What were your impressions of Quito?
It was my first time in Quito and South America. The city reminded me of home (Philippines) which, perhaps, should not be surprising given that both countries were colonized by Spain. I thought it was interesting, however, that Ecuador gained independence almost 100 years before the Philippines and yet they preserved much of the original design of the city. (Perhaps it is because the big cities in the Philippines were decimated by the Japanese in the Second World War, thus much of the old city was destroyed. Now, the Spanish-inspired plazas are only seen in the old towns located outside the city limits.)
Honestly, Quito was one of the most chaotic cities that I have ever visited. The chaos came in many forms but we experienced it most on a free day, when we took a local bus outside the city limits of Quito. The bus raced through the city with wide open doors to allow passengers to move in and out quickly, picking up and dropping off a mix of people from dvd sellers, to bakers, to musicians. We made it to a very different part of Quito, away from the security of the Habitat III Conference area. Buildings and street signs were replaced by a mix of denuded mountaintops, bustling market scenes and gated communities.

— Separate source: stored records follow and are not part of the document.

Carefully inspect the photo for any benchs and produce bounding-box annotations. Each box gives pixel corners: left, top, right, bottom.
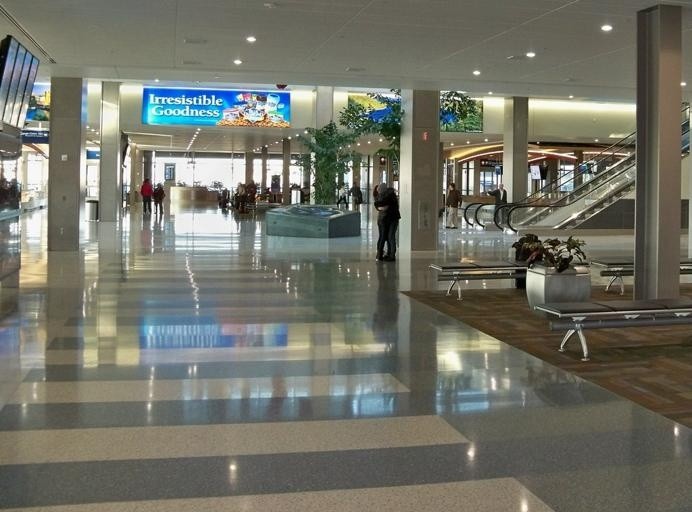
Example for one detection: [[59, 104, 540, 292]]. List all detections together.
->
[[429, 262, 532, 301], [230, 195, 283, 218], [533, 297, 692, 362], [590, 255, 692, 297]]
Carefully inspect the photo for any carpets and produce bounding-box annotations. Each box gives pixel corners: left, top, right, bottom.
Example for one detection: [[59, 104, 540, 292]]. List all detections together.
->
[[399, 283, 692, 429]]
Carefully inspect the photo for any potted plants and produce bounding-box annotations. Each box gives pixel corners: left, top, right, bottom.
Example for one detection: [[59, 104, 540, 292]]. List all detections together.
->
[[520, 235, 590, 311]]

What was your experience of Habitat III?
I felt incredibly privileged to be part of TNS delegation to Quito. We were 15 students and comprised 12 nationalities. After spending months at the office trying to complete this research in time, it was a treat to finally be there, have sit-down dinners and try the different cuisines as a team.
Together with the Admissions team at The New School, we set up a booth at the Habitat III Exhibition area which served as a place for the members of the delegation to present their individual research projects. For me, this was probably one of the highlights of the trip because, through the presentations, I discovered the individual research interests of my colleagues.

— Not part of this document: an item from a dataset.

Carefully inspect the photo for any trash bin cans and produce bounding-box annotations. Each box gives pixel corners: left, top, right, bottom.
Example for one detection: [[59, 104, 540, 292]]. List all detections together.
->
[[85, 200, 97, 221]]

How did the conference differ from your expectations?
Habitat III became one giant networking event. This was a good thing, but it was not what I expected. I was hoping for a more substantive conversation within the main event area on the question of how we can achieve the New Urban Agenda.
To be quite honest, the events at the main area were pretty dull and it was definitely not the conversation I would have expected, given the opportunity to collaborate with so many people from around the world. Most institutions were busy competing with each other’s data sets. In addition, to the dismay of most of the TNS delegation, the exhibition space (where the TNS booth was) and the main event were separated and movement between both areas was restricted. I thought that this would be organized very differently, especially since many of the stakeholders of the Habitat process had booths stationed in the exhibition area.
What were your thoughts about the conversations in the main conference and the alternative conference?
Unfortunately, I did not attend any events at the alternative conference as the conversation was in Spanish and my very basic Spanish would not have been able to keep up.
What did you learn at Quito that you could not learn in the classroom?
There are two things that I got out of this experience: Firstly, intersectional work is vital if we are to solve the problems that the world is facing today. We cannot simply be stuck in our fields of specialization if we want to solve inequality, safety and gender issues in the next 50 years. Second, during the research process, I learned about the politics of change and how difficult it is to go against the status quo. It is often said that the work involved in academia and in practice are different, but I don’t think it has to be.
The GUF continues to host the Urban Economics Seminar, where we invite speakers from different institutions to talk about their work and research in urban settings. By the new year, we hope to begin work on the next phase of the research project investigating Urban Practice in Latin America.